Hierbei fällt als erstes die Häufung von Überfällen in bestimmmten Städten auf: 7 in Chemnitz, 3 in Zwickau und 2 in Stralsund.

Arnstadt und Eisenach sind hiervon völlig losgelöst - auch wegen der mehr als dreieinhalbjährigen Unterbrechung zwischen Überfall Nummer 12 und Überfall Nummer 13.

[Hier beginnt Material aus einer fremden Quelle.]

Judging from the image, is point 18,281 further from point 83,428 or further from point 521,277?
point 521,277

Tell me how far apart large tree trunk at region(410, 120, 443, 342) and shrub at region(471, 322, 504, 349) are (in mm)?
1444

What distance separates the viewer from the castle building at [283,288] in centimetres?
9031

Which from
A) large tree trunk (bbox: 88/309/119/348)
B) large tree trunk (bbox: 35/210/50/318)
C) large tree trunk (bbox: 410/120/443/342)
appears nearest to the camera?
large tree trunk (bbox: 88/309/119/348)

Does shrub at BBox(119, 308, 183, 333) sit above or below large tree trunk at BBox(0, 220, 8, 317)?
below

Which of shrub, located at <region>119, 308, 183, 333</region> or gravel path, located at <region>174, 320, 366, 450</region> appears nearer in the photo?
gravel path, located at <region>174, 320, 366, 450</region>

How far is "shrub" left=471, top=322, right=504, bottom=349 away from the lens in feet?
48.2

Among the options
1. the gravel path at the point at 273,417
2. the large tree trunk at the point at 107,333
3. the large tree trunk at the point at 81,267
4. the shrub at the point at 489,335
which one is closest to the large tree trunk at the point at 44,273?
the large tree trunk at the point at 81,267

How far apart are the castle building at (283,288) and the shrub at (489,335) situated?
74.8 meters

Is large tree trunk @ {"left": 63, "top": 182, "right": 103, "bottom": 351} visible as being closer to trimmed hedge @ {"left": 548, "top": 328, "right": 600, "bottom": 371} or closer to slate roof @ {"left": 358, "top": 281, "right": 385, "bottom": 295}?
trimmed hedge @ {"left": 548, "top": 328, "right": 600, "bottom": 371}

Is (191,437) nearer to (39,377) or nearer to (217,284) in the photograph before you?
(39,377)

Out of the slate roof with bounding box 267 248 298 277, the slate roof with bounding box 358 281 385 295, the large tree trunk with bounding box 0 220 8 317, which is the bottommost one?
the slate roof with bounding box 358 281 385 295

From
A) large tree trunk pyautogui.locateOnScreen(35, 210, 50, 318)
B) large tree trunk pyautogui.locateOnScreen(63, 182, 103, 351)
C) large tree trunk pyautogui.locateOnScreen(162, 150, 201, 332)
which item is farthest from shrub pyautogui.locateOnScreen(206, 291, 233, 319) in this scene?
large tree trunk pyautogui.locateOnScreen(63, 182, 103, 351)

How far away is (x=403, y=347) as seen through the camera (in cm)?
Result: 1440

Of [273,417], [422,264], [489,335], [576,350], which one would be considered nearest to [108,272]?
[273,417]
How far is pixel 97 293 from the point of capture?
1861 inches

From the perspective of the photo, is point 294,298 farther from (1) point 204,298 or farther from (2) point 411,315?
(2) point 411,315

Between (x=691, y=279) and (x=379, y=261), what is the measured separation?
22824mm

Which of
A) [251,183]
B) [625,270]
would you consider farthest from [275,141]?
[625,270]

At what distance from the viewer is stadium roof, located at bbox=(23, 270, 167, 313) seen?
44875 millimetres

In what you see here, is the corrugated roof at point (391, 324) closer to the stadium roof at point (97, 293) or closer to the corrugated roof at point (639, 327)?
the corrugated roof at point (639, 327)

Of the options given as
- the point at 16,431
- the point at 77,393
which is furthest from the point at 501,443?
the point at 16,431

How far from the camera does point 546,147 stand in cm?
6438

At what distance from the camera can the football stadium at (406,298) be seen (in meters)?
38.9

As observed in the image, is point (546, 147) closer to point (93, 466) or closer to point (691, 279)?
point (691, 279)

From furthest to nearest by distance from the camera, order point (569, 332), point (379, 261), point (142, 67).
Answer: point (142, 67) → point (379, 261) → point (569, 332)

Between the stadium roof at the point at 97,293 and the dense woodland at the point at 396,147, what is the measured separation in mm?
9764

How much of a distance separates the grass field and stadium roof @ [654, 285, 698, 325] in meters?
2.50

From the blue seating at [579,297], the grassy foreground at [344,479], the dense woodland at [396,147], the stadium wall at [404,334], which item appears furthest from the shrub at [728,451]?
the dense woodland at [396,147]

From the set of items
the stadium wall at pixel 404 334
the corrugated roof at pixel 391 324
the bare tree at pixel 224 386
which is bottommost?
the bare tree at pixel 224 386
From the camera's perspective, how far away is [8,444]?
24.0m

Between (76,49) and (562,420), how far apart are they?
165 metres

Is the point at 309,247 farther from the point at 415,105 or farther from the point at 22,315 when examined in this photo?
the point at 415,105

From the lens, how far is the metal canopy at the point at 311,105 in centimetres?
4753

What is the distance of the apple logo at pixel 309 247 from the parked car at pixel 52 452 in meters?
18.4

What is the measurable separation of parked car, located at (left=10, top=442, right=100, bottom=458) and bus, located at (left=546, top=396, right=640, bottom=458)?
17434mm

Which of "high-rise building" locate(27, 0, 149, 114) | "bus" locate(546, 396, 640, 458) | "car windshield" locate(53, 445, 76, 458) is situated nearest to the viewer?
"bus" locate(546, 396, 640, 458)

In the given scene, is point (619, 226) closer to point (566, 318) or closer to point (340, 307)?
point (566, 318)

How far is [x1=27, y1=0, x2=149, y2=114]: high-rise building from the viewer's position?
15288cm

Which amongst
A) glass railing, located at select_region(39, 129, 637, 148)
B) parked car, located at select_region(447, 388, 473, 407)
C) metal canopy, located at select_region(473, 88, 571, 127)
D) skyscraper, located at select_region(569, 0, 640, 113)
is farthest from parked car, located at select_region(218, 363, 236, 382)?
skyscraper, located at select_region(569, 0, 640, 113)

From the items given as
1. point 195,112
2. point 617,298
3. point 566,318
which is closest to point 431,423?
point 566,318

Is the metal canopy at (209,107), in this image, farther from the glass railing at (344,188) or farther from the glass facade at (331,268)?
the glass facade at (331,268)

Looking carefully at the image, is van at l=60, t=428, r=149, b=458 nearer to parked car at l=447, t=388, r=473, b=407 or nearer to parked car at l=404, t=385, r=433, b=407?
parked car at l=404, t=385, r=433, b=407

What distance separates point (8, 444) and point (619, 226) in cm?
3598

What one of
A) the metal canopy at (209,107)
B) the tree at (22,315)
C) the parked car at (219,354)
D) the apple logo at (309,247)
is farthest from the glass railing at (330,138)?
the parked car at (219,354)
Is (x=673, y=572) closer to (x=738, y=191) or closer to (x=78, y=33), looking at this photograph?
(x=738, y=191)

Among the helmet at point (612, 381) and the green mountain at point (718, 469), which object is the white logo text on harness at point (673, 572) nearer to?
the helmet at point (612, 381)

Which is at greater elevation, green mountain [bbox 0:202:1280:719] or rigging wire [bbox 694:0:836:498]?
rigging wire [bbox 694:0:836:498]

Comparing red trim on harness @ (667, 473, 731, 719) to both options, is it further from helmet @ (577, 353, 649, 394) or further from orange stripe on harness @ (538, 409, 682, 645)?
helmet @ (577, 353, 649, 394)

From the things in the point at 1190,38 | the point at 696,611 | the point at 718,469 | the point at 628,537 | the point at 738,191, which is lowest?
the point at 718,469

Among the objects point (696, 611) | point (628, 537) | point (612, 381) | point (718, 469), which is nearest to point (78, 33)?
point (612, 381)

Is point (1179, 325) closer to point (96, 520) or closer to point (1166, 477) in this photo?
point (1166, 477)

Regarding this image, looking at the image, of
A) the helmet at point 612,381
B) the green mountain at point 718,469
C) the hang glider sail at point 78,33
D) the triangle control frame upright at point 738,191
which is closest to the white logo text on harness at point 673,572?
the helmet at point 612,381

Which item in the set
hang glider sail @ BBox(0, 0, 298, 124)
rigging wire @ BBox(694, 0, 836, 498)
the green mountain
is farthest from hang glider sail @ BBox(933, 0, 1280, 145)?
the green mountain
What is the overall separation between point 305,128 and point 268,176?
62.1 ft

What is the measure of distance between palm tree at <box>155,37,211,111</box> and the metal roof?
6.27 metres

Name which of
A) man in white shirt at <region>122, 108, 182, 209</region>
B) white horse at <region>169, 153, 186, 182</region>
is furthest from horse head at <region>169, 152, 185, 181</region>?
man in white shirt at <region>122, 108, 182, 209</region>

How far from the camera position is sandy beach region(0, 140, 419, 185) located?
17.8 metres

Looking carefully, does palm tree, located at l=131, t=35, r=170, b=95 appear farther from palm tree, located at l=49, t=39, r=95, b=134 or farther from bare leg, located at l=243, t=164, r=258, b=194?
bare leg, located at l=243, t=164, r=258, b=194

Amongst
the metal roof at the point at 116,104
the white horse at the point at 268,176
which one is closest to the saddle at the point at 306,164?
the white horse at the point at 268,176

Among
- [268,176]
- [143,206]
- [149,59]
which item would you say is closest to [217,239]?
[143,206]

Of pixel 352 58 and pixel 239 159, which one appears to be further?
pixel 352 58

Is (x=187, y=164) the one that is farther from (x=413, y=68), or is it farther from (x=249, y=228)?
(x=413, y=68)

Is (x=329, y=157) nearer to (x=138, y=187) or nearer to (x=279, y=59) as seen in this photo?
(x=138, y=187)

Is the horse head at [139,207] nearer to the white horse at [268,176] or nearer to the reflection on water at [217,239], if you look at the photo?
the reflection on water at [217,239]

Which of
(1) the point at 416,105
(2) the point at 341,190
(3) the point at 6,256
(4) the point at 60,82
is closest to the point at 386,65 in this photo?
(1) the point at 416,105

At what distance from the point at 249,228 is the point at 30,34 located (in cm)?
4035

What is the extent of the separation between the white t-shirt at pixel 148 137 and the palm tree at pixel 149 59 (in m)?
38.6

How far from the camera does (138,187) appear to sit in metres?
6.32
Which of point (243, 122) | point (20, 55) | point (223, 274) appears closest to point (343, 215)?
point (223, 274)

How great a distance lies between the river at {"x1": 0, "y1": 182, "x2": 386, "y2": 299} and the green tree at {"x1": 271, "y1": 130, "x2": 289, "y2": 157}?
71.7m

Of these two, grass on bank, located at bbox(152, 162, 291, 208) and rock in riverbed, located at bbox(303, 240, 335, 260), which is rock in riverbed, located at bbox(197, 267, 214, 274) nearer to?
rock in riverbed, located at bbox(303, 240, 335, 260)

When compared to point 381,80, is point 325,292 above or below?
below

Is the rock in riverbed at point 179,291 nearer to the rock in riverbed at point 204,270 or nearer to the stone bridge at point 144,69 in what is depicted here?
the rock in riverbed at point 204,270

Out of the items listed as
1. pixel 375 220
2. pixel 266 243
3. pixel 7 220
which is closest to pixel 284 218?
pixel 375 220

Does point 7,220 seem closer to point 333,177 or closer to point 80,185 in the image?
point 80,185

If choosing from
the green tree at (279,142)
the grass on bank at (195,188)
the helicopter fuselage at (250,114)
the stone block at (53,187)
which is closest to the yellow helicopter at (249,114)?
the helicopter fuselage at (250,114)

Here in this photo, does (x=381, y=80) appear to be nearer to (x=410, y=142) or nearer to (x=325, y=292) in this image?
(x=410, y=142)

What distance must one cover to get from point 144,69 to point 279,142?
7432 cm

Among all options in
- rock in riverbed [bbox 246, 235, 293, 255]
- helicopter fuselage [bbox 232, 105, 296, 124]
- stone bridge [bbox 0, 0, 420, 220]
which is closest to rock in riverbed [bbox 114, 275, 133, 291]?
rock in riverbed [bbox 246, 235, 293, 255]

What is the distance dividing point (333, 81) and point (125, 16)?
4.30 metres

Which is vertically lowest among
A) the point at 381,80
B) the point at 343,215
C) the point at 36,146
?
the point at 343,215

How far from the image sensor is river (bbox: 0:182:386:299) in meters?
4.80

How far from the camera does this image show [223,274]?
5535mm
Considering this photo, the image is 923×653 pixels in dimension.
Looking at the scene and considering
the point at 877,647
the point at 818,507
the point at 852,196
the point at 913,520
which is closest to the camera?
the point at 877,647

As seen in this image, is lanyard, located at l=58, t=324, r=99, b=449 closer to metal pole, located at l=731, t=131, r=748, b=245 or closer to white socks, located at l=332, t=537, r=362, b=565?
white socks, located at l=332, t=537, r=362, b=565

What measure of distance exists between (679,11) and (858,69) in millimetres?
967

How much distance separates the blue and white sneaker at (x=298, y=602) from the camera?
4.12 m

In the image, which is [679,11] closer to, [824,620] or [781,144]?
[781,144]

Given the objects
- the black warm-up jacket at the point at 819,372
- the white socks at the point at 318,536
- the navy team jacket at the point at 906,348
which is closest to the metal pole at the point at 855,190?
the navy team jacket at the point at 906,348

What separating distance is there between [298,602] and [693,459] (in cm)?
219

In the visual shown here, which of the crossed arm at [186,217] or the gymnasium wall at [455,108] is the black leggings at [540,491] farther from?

Ebenfalls auf dem System der Täter brechen die Überfälle in Stralsund aus, die rund 400 Kilometer nördlicher als alle anderen überfallenen Orte liegen.

In der Analyse fällt aber auf, dass auch hier oft zwei Taten kurz hintereinander begangen wurden: Überfall 1 und 2, Überfall 7 und 8, Überfall 10 und 11 und Uberfall 13 und 14.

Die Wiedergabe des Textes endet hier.